Thursday, May 12th, 2011

If you’re reading this blog for the first time, you should know that I’m a white adoptive mother to two children born in Guatemala. My daughter, Olivia, is almost 9; my son, Mateo, is 6. Olivia is indigenous Maya; Mateo is what Guatemalans call “Ladino,” meaning his heritage is Hispanic. Each has brown skin; one darker, one lighter. Our family discusses skin color often; see two previous blog posts, Peach and Brown.

On Friday afternoon, as he climbed into the car after school, Mateo asked me “Can brown people marry white people?”

“Of course they can,” I said. “You can marry someone with any skin color.” I skipped my usual speech about marriage, which includes a requirement for love, college graduation, money in the bank, maturity, self-awareness, etc. etc. This conversation was about something else.

I continued, “Did someone say you couldn’t, because you’re brown?”  Mateo nodded, looking miserable. I paused and took a deep breath. “Another kid? Or a grown-up?”

“Another kid,” Mateo said. (And here I will disguise the child’s identity.) “X.” 

Why am I writing to tell you about this? Because I want you to know that, yes, even here in Marin County, Northern California, which considers itself one of the most enlightened, educated places on earth, another kid said those words to my 6-year-old son. And I’m guessing X didn’t make it up out of thin air. He must have heard it from an adult.
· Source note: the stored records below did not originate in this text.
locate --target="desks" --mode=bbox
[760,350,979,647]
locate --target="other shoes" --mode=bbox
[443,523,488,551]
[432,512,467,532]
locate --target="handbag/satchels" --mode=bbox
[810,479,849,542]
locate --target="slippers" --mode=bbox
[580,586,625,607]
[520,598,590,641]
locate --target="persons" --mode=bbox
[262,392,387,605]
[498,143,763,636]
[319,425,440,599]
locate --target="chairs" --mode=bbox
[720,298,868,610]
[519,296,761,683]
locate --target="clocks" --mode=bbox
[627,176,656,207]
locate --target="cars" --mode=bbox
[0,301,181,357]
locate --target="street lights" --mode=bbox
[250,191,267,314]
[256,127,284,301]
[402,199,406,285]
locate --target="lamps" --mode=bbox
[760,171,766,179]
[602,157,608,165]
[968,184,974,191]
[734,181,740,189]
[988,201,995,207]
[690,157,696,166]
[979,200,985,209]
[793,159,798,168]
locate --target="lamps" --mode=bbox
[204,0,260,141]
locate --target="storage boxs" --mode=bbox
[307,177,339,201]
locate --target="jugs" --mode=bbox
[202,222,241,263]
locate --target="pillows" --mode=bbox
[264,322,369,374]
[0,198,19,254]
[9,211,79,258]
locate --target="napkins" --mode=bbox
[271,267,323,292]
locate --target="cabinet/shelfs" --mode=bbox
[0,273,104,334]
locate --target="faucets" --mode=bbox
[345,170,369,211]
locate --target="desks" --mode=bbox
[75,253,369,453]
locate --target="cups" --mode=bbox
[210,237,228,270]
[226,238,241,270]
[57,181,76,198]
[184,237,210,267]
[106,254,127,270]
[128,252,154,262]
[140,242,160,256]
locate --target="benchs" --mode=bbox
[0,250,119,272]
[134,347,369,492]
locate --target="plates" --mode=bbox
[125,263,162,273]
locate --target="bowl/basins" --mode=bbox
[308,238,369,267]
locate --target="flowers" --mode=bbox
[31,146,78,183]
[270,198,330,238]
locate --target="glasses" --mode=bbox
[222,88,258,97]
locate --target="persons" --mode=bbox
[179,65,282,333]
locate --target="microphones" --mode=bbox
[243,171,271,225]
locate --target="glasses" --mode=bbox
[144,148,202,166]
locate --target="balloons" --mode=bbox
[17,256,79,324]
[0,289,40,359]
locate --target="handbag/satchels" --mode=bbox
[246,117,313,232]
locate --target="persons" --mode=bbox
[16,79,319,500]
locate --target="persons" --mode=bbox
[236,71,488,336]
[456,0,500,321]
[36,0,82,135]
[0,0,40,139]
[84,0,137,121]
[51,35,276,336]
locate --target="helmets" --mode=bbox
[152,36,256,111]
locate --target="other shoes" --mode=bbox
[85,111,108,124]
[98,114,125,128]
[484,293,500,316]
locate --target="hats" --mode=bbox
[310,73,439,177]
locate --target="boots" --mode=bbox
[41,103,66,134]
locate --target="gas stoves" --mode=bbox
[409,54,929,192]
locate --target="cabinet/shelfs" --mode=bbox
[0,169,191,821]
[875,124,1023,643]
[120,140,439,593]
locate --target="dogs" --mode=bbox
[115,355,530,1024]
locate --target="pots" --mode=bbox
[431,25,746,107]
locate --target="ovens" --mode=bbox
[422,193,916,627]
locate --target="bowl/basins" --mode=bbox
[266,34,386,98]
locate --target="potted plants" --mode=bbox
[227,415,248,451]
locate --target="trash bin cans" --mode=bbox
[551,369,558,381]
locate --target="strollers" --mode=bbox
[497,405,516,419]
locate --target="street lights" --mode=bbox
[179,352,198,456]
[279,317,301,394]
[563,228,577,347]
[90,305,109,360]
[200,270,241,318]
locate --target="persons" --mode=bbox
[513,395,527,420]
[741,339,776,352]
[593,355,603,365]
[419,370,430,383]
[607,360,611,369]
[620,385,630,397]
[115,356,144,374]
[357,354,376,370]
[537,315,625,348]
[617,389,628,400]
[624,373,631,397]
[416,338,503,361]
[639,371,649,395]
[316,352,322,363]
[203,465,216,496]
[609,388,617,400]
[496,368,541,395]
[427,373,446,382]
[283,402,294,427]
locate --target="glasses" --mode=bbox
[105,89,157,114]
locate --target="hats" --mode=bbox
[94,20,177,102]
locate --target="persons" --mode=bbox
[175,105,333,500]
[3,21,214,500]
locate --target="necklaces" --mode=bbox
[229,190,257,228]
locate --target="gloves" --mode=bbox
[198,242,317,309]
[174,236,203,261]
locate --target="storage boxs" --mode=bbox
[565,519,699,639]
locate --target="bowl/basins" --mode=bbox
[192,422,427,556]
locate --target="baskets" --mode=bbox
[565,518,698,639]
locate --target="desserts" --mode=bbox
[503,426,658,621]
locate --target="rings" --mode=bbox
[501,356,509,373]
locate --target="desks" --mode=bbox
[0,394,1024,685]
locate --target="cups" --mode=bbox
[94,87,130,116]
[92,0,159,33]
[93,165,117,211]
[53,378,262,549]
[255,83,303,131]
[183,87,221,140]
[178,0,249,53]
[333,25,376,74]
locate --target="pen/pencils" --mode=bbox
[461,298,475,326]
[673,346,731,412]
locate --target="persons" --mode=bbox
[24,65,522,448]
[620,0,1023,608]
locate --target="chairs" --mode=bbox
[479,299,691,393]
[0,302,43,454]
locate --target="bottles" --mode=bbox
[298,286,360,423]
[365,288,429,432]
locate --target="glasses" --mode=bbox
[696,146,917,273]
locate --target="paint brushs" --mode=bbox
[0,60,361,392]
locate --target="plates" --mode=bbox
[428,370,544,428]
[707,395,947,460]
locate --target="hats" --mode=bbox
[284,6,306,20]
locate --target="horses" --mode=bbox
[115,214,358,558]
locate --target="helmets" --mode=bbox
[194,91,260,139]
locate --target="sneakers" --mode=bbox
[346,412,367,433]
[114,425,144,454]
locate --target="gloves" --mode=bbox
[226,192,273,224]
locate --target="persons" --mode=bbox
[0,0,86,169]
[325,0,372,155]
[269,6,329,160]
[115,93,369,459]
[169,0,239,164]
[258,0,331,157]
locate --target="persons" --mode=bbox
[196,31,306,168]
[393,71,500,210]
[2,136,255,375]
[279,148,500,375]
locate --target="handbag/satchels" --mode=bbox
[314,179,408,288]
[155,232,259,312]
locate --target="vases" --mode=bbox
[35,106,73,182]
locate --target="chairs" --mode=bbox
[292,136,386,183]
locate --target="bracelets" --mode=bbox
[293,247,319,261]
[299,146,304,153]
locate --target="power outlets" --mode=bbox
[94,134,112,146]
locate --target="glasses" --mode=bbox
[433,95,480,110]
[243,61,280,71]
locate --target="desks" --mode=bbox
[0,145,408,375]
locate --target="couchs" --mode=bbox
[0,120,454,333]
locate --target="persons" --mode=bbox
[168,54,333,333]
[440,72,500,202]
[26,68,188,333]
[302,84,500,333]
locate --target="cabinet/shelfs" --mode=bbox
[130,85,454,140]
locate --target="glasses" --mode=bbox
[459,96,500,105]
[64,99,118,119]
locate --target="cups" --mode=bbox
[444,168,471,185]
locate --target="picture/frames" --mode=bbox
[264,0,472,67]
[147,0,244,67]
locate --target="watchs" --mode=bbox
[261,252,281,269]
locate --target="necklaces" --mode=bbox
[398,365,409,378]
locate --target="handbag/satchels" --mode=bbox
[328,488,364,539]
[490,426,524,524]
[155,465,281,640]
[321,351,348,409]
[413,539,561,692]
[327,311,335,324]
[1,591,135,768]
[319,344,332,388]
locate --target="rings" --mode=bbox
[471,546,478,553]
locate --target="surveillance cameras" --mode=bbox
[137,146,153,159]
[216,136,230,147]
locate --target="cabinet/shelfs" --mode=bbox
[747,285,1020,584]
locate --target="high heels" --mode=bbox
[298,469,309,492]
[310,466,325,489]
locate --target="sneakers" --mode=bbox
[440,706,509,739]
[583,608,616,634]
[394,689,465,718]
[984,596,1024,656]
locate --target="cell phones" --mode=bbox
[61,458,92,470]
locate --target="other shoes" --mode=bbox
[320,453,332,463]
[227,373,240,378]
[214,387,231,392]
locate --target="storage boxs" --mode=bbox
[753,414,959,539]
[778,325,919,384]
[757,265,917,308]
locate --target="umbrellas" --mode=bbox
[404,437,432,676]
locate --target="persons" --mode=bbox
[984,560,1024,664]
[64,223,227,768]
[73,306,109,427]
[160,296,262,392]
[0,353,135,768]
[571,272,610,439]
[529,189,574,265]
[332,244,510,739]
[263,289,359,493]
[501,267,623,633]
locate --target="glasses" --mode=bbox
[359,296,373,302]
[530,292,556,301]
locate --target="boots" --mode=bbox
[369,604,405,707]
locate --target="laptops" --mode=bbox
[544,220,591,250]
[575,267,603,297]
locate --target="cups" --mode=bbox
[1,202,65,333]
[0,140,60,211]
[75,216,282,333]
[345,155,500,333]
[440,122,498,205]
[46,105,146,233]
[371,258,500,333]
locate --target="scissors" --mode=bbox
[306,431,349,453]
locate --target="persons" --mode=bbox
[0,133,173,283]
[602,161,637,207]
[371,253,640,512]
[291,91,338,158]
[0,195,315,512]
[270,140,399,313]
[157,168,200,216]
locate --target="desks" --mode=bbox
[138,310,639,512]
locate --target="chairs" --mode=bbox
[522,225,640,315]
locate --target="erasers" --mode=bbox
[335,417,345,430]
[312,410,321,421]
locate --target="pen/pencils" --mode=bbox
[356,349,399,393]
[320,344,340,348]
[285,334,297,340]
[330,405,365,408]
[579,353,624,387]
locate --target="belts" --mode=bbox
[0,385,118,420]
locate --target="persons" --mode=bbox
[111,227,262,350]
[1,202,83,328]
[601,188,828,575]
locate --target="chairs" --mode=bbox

On May 11, NPR ran a great “All Things Considered” program that really resonated for me:  The Parenting Dilemmas of Transracial Adoption. Here’s an excerpt from the NPR website:

Today, approximately 40 percent of adoptions in America are transracial — and that number is growing. In decades past, many American parents of transracial adoptions simply rejected racial categories, raising their children as though racial distinctions didn’t matter.

“Social workers used to tell parents, ‘You just raise your child as though you gave birth to her,’ ” Adam Pertman, executive director of the Evan B. Donaldson Adoption Institute, tells NPR’s Neal Conan… Pertman’s organization has conducted extensive research on transracial adoption in America. He says turning a blind eye to race wasn’t good for anybody. “We don’t live in a colorblind society,” he says.

University of Chicago professor Gina Samuels — who is multiracial and was raised by a white family — has also researched the experiences of children of color who were raised by Caucasian parents. She tells Conan that parents who take a colorblind approach to raising their children often do so with the best of intentions.

“[It] reflects maybe how they hope the world will be someday,” Samuels says. “But oftentimes what this ends up doing is having children [meet] the world — the real world — unprepared.”

On Friday, my son Mateo came up against the “real world” referred to by Professor Samuels. And please let me assure you, this wasn’t the first time. I’m glad Mateo trusts me enough to talk about it.